Shatta

Shatta

From left: Abdulnasser Gharem, Muhammad Khidr, Ashraf Fayadh,
Ahmed Mater and Abdelkarim Qassim

Shatta was an artist collective established at the Al Meftaha Arts Village in 2002 by Ashraf Fayadh, Ahmed Mater, Abdulkarim Qassim, Abdulnasser Gharem and the poet, Muhammad Khidr.

They presented exhibitions and associated content that challenged ideas about what art in Saudi could be.

Ever community-minded, Ahmed's first studio at Al Meftaha Arts Village also meant forging ahead with a collective approach to art-making. Not content with the space to develop his own practice, he saw in the village opportunities for collaboration, disruption and transformation. With one eye on his increasingly innovative collage, painting and sculptural aesthetic, his mind was occupied with ideas of what art in Saudi Arabia could be.

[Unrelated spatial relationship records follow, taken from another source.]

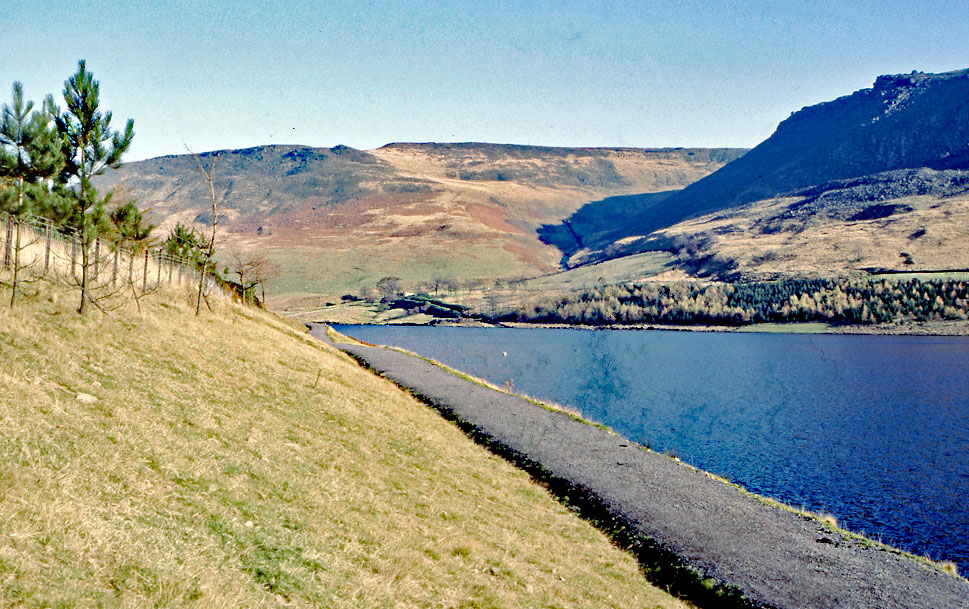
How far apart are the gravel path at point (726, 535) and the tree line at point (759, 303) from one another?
126359mm

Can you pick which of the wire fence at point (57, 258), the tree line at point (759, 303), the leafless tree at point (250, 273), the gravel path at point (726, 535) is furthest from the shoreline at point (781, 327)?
the wire fence at point (57, 258)

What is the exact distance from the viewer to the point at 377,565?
10.1 metres

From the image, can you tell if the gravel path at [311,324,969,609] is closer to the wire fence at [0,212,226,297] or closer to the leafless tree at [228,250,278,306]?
the wire fence at [0,212,226,297]

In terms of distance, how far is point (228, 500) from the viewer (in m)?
10.6

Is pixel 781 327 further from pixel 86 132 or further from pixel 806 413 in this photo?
pixel 86 132

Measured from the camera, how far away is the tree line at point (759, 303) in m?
128

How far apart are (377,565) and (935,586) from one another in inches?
535

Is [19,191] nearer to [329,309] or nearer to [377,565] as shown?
[377,565]

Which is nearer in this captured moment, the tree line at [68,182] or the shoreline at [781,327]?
the tree line at [68,182]

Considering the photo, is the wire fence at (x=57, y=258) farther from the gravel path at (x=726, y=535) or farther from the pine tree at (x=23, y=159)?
the gravel path at (x=726, y=535)

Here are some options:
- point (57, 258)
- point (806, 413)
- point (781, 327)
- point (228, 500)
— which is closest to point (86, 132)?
point (57, 258)

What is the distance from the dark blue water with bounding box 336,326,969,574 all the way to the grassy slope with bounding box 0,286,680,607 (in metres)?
14.6

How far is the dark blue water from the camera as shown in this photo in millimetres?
26031

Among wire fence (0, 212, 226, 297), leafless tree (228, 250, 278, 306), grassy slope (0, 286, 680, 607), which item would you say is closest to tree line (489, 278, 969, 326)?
leafless tree (228, 250, 278, 306)
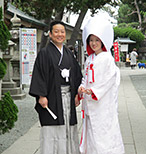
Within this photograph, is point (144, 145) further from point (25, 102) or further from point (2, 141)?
point (25, 102)

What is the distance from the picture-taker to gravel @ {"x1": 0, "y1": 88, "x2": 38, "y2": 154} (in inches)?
220

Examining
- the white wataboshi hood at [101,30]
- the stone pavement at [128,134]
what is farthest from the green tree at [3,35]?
the stone pavement at [128,134]

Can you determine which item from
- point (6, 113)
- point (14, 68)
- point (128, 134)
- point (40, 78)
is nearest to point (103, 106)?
point (40, 78)

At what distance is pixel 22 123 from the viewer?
23.2 feet

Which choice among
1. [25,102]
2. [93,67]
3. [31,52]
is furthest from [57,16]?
[93,67]

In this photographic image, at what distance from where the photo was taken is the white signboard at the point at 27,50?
10.6 metres

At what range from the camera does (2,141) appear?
5.59 m

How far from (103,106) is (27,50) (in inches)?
290

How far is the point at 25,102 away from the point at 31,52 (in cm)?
176

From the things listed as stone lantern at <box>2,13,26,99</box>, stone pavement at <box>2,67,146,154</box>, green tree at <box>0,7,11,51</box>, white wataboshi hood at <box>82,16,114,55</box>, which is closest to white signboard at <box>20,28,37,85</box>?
stone lantern at <box>2,13,26,99</box>

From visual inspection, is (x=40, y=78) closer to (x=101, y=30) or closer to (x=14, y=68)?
(x=101, y=30)

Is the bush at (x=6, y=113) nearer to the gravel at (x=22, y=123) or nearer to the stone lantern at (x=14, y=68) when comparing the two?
the gravel at (x=22, y=123)

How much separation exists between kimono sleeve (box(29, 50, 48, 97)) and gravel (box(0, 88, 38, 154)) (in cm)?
170

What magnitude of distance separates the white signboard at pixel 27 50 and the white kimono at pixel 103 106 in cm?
697
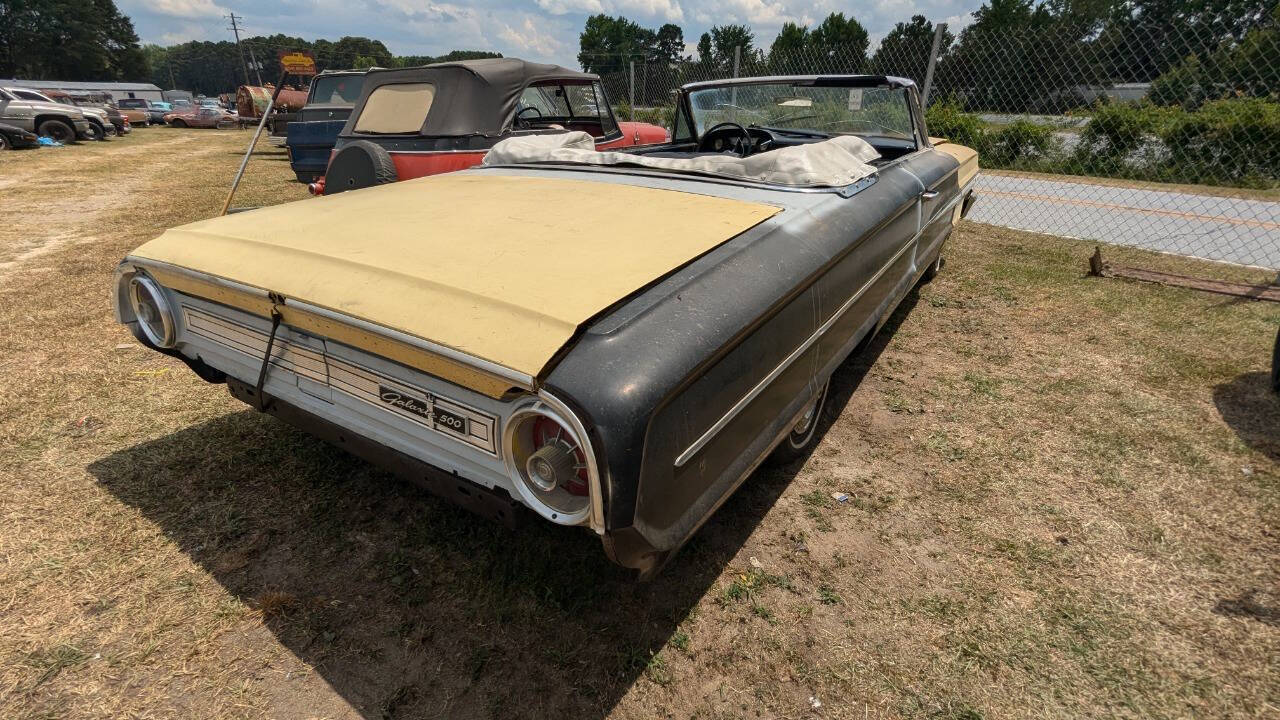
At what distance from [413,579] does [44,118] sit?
20162mm

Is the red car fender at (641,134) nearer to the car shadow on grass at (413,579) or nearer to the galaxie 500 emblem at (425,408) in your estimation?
the car shadow on grass at (413,579)

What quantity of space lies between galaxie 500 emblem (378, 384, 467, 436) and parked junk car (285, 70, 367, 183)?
671 cm

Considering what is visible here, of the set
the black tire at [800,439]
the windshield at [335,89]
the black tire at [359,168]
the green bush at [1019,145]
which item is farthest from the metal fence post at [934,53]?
the windshield at [335,89]

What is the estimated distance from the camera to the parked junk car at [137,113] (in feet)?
92.0

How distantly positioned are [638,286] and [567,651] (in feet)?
3.45

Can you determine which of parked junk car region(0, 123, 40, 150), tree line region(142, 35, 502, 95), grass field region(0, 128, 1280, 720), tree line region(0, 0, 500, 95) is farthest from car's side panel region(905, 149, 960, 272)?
tree line region(142, 35, 502, 95)

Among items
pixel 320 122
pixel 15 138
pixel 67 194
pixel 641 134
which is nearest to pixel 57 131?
pixel 15 138

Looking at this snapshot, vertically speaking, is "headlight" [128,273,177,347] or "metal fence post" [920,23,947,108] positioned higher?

Through the studios, he found both new modes of self-expression and like-minded people. These were creative sparring partners equally preoccupied with the possibilities and shortcomings of the burgeoning cultural scene in the unlikely town of Abha.

Ahmed's paintings were increasingly experimental

Ahmed's paintings were increasingly experimental

The group came together through adversity – each of the members experiencing resistance within their community, from other artists as well as people from the Ministry of Information Abha branch.

The name was suggested by Ashraf Fayadh, from "Haram Shattah" meaning “to be broken up” or “disembodied.” And so, the renegade group was born – defiant and daring in their bold attempt to deconstruct traditional Saudi art practice, they sought to forge something new from the remnants of what had come before.

Next came a manifesto and exhibitions, each subject to the same scrutiny and reluctance that had informed the group's founding.

Shatta Ahmed Mater 2002 saudi artist

Image from Shatta Exhibition Catalogue, Atelier Gallery, Jeddah 2004

Their first breakthrough comes in 2003 when their radical works are included in an exhibition in the gardens at Al Meftaha arts village.

Then, as now, each work in each exhibition in Saudi Arabia must first pass through ministerial approvals, the images vetted by a bureaucrat in an office with no knowledge or interest. This process is fraught with misunderstanding and the capricious subjectivity of whim: those tasked with this first pass at the works are often unacquainted with the idiosyncrasies of art, especially art like this. There were no camels and falcons, instead, they were staring at internet screengrabs, glass jars containing strange relics like chewed gum, Palestinian identity cards.

These frequently slow and arbitrary sanctions might've been made all the more complicated by the increasingly conceptual work Ahmed and the collective were producing.

Ahmed Mater Shatta

Shattah Exhibition Catalogue, Atelier Gallery, Jeddah 2004

But it was the strange ambiguity that gave the works their mercurial potential, they could provoke and intrigue all while flying under the radar of those tasked with approvals. The works were passed, but this ministerial backing did not save disapproval; the company printing the catalogue were alarmed and initially refused to go ahead. Unclear on what the alien forms might mean, they were afraid of what the association could imply. They simply weren't willing to risk this bizarre departure from the steady fare of paintings, the familiar vistas of hackneyed Arabian landscapes.

'The End' opened to great public intrigue at Atelier Gallery in Jeddah. It was unlike anything seen before in the Kingdom and attracted some 400 people on the first night, despite no official opening ceremony, royal fanfare or traditional marketing. The artists had used digital means to spread the word about the exhibition amongst friends and colleagues, subverting the compromising official channels. The exhibition challenged every existing parameter of art practice and presentation in the Kingdom.

Following 'The End', Shattah present another exhibition in Abha, with the group continuing to work together officially and unofficially over the coming years. Eventually, each leaves the town to pursue their own studies.